StarlingX

Bug #1855474
Comment #9

Comment 9 for bug 1855474

Revision history for this message

yong hu (yhu6) wrote on 2019-12-16:

The root-cause for this issue was dug out why mariadb-server (cluster) failed to recover after brutely rebooting the active controller.

Basically there are 2 mariadb-server instances in the mariadb cluster, and defined by "ReadinessProbe", they will cross-check the status with each other periodically (defined by ReadinessProbe). In the failed case, whenever one StarlingX controller, on which one mariadb-server is running, is rebooted, another mariadb (on another controller) will fail to sync with the destroyed (caused by reboot) one, and the "ReadinessProbe" failure will further lead the pod failure of itself. So, it is essentially a dead-lock, and eventually none of 2 mariadb-servers will come to live.

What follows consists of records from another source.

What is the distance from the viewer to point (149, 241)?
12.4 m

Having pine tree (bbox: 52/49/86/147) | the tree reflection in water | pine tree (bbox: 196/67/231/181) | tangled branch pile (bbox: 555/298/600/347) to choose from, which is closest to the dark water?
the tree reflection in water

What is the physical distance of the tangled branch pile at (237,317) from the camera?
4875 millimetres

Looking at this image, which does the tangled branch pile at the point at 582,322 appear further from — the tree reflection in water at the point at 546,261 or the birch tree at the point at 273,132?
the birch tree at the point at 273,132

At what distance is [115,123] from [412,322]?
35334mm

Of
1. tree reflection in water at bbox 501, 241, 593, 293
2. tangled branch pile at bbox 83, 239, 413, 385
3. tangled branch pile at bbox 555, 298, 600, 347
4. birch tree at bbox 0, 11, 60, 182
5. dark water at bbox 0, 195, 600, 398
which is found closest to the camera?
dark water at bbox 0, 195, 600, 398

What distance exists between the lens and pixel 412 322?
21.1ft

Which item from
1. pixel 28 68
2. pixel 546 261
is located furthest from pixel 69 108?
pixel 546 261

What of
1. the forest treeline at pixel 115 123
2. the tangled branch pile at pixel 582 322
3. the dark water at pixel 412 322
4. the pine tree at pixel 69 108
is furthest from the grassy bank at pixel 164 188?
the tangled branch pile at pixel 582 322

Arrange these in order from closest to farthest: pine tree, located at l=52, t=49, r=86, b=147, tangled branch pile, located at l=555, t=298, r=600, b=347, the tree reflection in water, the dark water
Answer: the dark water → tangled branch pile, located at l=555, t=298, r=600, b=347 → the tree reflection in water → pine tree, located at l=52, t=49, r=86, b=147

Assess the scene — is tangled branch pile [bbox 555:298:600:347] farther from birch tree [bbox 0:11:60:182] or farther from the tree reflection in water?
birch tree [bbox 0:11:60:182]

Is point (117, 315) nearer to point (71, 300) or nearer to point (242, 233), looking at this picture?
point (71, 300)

This issue was not from openstack-helm/mariadb upstream which actually hs 3 instances. With 3 mariadb server instances, one instance failures/death won't crash the cluster because there are still other 2 alive instances to "cross-check" with each other.
In StarlingX, we override the replica from 3 to 2 so that 2 mariadb servers can be placed on 2 controllers respectively. However this change (of only having 2 instances) brings the dead-lock as described above.

The solution is to disable the "ReadinessProbe", following the practice we took for Nova.